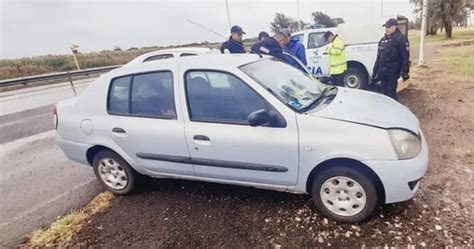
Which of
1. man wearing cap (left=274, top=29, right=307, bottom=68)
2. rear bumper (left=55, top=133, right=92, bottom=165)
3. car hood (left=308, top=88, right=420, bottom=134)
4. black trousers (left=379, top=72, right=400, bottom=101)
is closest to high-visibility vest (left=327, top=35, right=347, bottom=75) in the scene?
man wearing cap (left=274, top=29, right=307, bottom=68)

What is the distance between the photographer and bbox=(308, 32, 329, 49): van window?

▬▬▬

* REQUIRED TASK *
Rewrite all the records with "car hood" changed to "vehicle hood" and everything else left as is. Omit the pictures.

* FULL ANSWER *
Which of
1. man wearing cap (left=274, top=29, right=307, bottom=68)
2. rear bumper (left=55, top=133, right=92, bottom=165)
3. vehicle hood (left=308, top=88, right=420, bottom=134)
4. black trousers (left=379, top=72, right=400, bottom=101)
is closest to high-visibility vest (left=327, top=35, right=347, bottom=75) in the scene?
man wearing cap (left=274, top=29, right=307, bottom=68)

What is the distance between the photographer and bbox=(308, 32, 329, 49): van window?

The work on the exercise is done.